- PASSAGE SHOWN -
====================

I HAVE had a large correspondence from elderly people who have been horrified by suggestions in the media that one of the ways in which a lifting of the lockdown for most us might be facilitated, would be by continuing to confine the over-seventies.

I expected protests, and they have arrived. It is unsurprising given that my parliamentary seat has one of the more elderly populations compared with other constituencies.

My correspondents protest that they are fit and well, and indeed many of them fitter than their younger neighbours. They are outraged that the lockdown could be lifted for the rest of us but not them.

I believe they are they are quite right. Aside from being male, and the vulnerability arising from other underlying conditions (co-morbidities as the clinicians describe them), the principal risk-factor in making one susceptible to a particularly dangerous dose of Covid19, is being overweight.

The key measurement is ‘body mass index’ (Bmi) which is calculated -in ‘English money’ – by dividing your weight in pounds by your height in inches squared, multiplied by 703 (If that is a bit of a challenge and you’ve forgotten how to use a slide-rule, or not seen your log tables since school, then there are any number of calculators and charts available with a quick internet search).

If the result to the calculation is 24 or under, then you aren’t overweight.

So, were we to say that anyone with a Bmi over 24 were to continue in lockdown after the rest of us have been released, I imagine that there would an absolute furore. Just think how humiliating and intrusive any kind of enforcement would be: If a copper suspected you of being too fat to be out and about, would he be expected to stop you and demand that you step onto his scales, then stand still as he gets out his measuring tape?

====================

Dataset lines
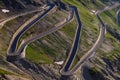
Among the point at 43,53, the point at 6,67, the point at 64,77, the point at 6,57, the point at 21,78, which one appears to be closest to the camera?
the point at 21,78

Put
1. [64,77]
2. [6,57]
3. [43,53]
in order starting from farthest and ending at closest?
[43,53]
[64,77]
[6,57]

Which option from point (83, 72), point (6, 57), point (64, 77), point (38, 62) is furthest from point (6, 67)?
point (83, 72)

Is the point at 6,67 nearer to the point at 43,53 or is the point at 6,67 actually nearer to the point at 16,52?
the point at 16,52

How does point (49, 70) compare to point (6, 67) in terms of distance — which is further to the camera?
point (49, 70)

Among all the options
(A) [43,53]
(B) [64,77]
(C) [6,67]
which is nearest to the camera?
(C) [6,67]

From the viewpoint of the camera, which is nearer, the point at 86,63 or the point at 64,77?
the point at 64,77

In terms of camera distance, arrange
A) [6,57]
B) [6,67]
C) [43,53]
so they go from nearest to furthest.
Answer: [6,67], [6,57], [43,53]

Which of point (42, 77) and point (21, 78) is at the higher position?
point (21, 78)

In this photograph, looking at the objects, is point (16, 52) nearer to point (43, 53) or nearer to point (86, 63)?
point (43, 53)

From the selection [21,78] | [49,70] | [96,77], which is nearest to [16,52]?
[49,70]
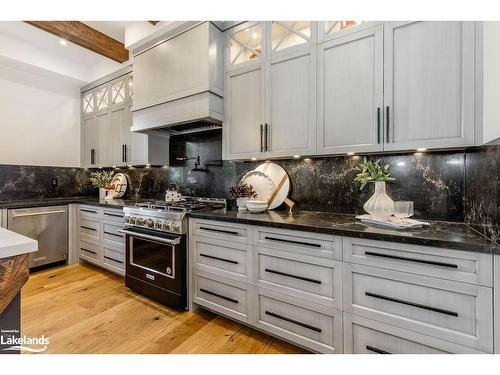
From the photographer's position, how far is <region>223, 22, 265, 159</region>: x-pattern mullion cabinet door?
214 centimetres

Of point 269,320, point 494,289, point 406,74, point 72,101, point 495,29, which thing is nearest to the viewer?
point 494,289

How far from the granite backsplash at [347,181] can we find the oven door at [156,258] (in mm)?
819

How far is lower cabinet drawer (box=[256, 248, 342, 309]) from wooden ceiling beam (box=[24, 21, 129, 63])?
3.17 meters

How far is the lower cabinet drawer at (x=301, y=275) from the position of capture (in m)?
1.47

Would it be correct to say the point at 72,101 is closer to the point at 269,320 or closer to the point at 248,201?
the point at 248,201

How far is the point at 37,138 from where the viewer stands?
3566mm

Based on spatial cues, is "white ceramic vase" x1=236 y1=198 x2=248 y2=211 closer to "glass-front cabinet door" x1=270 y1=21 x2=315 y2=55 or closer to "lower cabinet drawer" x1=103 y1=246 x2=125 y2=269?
"glass-front cabinet door" x1=270 y1=21 x2=315 y2=55

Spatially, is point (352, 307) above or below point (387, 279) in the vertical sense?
below

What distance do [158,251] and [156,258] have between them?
0.27 feet

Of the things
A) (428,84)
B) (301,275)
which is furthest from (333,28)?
(301,275)

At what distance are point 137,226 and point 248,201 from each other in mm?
1210

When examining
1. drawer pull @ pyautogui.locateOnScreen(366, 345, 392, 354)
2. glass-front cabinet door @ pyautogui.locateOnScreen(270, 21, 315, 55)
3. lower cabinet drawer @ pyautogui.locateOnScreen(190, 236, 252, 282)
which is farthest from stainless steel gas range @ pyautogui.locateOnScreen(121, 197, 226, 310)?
glass-front cabinet door @ pyautogui.locateOnScreen(270, 21, 315, 55)

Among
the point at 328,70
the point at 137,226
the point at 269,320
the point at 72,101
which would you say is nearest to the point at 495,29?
the point at 328,70

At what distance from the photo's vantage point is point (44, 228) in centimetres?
308
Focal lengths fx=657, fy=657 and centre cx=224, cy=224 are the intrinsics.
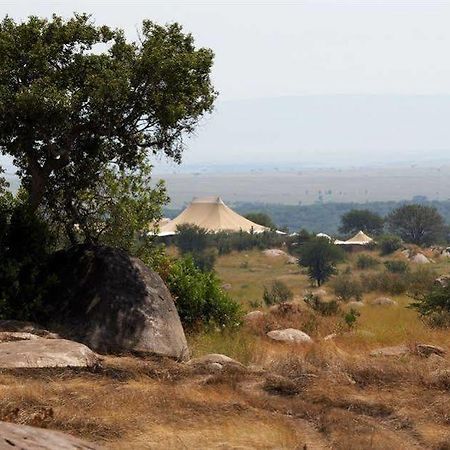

====================

- TASK DIRECTIONS -
Extend the passage on keeping the over-seventies in lockdown, picking up after its final sentence.

- EXPECTED OUTPUT -
The very idea is absurd, utterly disproportionate, and Bmi -as the designated criterion- quite arbitrary.

It is, nevertheless, no less arbitrary than a given age as the chosen criterion, be it seventy or any other. Equally, the enforcement of an age threshold would be no less intrusive: people looking too old would be stopped and asked to provide proof that they were younger. The prospect is just horrid.

I hope that, by very briefly touching on how we might differentiate between at-risk groups -for their own protection of course, when emerging from lock-down, I have also drawn attention to the enormous power that we have already placed in the hands of the state to control every aspect of life.

Media reports suggest that the public are untroubled, that my concerns are not widely shared, indeed, that a majority have a preference for stricter conditions and harsher enforcement.

Certainly, there has been no lack of zeal with which they have sought to report to me breaches of the rules by their neighbours, and I find that deeply worrying.